READING PASSAGE:
I am listening to Emmylou Harris and Dolly Parton collaborate on “Coat of many Colors” as i write this. Recently, I read an article about how our dental health is determined by our poverty. I feel compelled to write you (even though I know you will never read this) about that very subject. In our last communique, you wrote that my daughter/niece had “dental issues that could have been easily fixed” in her youth. Then you closed the door to further communication as if this very subject ruined her life.

You have not raised children.

You have not studied genetics.

You are a self-made highway engineer and you not only make good money but you have good insurance. You have forgotten your own parent’s struggle to make sense of this world. You think because you know us now in our comfortable middle age that we are – or were – well to do, or at least have/had great dental insurance.

I get your misunderstanding of the situation. The media paints it that way. But bear with me.

I was not born into poverty. My parents were lower middle class. We had government insurance but that insurance did not cover vision or dental so well. And my siblings and I had dental issues. We inherited them from my mother’s side of the family, not from my father. No amount of flouride would change the outcome, but let us make this clear at the beginning: there was no flouride in the water of Winnemucca, Nevada, in the 1960s. We kids were on our own. We had a good family dentist – my best friend’s father. Thirty years later, I would have dentists look into my mouth only to declare what an artisan had filled my teeth in my childhood. Doc did the best with the technology available. I was one of his exemplary students. If he said “Floss”, I flossed.

My sister never did take care of her teeth. She lost them all in her mid-twenties. Her children developed problems early on, most commonly “bottle teeth” . You should read that.

ASSIGNMENT 1:
Translate this sentence from the letter about dental health into Spanish: "My parents were lower middle class."
ASSIGNMENT 2:
Carry on the letter about dental health and poverty from its final sentence.
The records are not needed for this work.

STUDY MATERIAL:
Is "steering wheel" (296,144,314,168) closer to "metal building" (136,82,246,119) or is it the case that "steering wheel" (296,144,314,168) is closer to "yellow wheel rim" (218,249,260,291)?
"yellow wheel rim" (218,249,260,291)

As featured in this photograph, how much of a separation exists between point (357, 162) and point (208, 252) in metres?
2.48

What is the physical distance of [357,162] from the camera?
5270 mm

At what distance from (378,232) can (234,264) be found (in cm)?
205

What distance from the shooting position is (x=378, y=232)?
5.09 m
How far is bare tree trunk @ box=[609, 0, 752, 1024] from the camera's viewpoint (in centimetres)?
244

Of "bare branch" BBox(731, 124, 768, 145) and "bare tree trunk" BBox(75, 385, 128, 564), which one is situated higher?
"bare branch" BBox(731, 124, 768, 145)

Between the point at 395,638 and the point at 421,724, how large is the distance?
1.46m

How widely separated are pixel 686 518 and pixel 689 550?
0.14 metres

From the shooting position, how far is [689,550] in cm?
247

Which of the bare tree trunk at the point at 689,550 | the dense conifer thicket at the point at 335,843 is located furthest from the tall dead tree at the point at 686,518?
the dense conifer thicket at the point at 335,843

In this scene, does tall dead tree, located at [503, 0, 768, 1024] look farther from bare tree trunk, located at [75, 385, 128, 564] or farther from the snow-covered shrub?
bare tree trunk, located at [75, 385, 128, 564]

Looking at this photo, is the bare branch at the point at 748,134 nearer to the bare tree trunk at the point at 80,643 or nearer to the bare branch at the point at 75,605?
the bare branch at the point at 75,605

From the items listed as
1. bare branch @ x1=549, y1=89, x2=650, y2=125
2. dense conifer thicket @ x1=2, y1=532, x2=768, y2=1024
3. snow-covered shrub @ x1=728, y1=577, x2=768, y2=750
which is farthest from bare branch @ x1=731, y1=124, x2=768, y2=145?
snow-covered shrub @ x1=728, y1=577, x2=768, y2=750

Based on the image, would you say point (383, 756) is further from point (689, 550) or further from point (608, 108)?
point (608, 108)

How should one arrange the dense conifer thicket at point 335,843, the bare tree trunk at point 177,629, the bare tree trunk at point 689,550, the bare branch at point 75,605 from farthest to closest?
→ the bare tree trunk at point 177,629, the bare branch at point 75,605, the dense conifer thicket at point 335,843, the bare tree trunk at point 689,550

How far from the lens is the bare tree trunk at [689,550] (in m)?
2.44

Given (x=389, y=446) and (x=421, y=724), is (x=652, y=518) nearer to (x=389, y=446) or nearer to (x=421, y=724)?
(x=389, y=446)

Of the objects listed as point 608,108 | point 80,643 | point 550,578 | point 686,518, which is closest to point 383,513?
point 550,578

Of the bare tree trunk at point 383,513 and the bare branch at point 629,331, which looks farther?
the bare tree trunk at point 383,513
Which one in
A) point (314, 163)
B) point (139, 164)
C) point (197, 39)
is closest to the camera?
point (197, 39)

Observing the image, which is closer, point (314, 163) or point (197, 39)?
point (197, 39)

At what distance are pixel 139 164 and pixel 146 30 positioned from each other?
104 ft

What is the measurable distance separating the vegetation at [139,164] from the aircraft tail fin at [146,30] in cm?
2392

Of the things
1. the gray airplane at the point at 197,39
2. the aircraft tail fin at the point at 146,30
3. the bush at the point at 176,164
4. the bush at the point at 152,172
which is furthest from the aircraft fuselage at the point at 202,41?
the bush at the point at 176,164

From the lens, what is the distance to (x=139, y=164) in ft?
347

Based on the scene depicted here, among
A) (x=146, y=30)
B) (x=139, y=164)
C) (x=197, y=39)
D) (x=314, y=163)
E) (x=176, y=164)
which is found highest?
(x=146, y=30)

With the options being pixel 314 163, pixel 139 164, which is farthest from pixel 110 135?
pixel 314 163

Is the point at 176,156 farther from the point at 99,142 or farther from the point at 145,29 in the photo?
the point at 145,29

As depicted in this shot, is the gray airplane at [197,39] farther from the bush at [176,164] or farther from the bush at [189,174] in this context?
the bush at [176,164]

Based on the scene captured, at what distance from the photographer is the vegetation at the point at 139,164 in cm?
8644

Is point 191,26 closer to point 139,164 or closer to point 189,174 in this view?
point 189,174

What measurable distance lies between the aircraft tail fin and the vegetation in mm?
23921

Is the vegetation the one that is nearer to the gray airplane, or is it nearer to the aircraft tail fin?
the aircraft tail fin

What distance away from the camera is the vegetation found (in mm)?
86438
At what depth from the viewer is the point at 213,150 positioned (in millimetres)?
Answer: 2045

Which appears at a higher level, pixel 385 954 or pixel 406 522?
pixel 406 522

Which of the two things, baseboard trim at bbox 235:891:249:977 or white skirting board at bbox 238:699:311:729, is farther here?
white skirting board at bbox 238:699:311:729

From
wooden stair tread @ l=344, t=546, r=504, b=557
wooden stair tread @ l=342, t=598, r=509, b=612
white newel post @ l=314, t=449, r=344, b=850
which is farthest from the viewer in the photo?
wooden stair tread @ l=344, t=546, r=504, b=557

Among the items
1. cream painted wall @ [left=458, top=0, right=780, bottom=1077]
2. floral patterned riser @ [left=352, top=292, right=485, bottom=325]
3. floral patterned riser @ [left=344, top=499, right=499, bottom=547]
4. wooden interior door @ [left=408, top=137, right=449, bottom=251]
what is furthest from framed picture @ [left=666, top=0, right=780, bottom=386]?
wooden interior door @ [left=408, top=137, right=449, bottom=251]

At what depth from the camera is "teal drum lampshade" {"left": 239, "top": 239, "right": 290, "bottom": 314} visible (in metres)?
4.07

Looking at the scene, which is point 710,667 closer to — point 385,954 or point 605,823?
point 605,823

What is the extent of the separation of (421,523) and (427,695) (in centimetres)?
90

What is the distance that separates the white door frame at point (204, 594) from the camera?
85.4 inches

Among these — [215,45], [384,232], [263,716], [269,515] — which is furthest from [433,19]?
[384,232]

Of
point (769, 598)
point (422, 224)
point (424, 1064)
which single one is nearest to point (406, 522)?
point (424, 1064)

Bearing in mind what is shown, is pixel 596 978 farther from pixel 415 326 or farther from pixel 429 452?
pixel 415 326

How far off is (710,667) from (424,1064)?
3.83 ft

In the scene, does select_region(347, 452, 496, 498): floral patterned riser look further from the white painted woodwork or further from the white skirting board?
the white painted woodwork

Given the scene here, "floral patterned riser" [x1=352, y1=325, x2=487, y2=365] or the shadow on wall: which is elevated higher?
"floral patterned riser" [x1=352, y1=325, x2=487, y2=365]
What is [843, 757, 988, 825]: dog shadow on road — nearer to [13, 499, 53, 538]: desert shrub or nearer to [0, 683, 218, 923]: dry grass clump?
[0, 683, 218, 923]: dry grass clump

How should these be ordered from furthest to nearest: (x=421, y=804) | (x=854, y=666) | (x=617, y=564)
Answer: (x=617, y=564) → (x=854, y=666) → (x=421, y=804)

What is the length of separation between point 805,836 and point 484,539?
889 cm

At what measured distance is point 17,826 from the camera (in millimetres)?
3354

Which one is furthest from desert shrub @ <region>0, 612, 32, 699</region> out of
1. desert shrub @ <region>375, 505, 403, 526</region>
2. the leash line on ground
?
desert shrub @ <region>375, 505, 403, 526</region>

TASK RESPONSE 1:
Mis padres eran de clase media baja.

TASK RESPONSE 2:
Chrystal came to us with a mouth of decay. I was in my late thirties, early forties. I was dealing with the decay of my own teeth brought about by generations of poor dental insurance. I had good dental hygiene by then, but the genetics that formed this family were in full force. And I had Chrystal. I took her to dentists and paid as much as I could per annual deductibles. I stood between her and dentists she didn’t like. I held her hand through extractions that put her under. I watched my own dentist wince as she jerked in pain from procedures. I scheduled appointments with different clinics, hoping one would connect with her and her pain – and work with us financially. In the end, it was Chrystal who decided she wanted nothing more to do with the dentists we sent her to.

She chose decay and pain over what we could offer. We could only offer what we could afford. American insurance doesn’t recognize dental health as integral to overall health despite the studies.

I am 63 years old. I have my Wisdom teeth but I am missing ten molars from my jaw. I have spent countless hours in a dentist’s chair- of my own accord – having my teeth fixed. I did this mostly on my own, after I left my parents’ insurance. They could not pay for the work I needed. It’s merely a fact of life. You think that Chrystal’s dental issues could have been “easily taken care of”. I know you to be someone who has never been a parent or lived blow the poverty line. Ask my other children. I only hope they inherited their father’s teeth = not mine.